[Dataset excerpt]
---+---

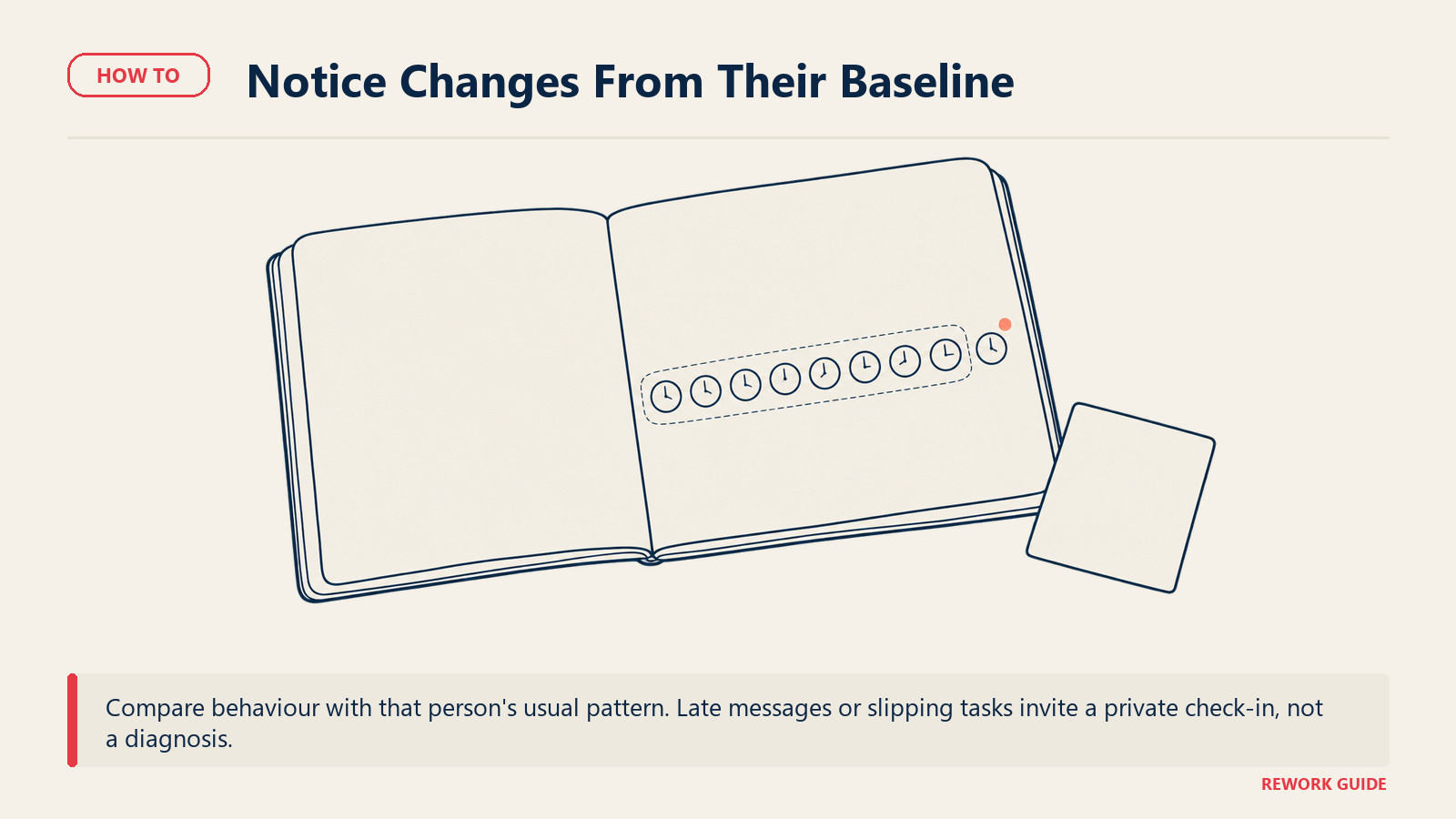 HOW TO

Notice Changes From Their Baseline

Compare behaviour with that person's usual pattern. Late messages or slipping tasks invite a private check-in, not a diagnosis.

REWORK GUIDE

---+---

[Requirement]
Return, please, every line from the one that contains "Notice Changes From Their Baseline" through the final line of the listing, exactly, and no others.

[Reply to the exercise]
Notice Changes From Their Baseline

Compare behaviour with that person's usual pattern. Late messages or slipping tasks invite a private check-in, not a diagnosis.

REWORK GUIDE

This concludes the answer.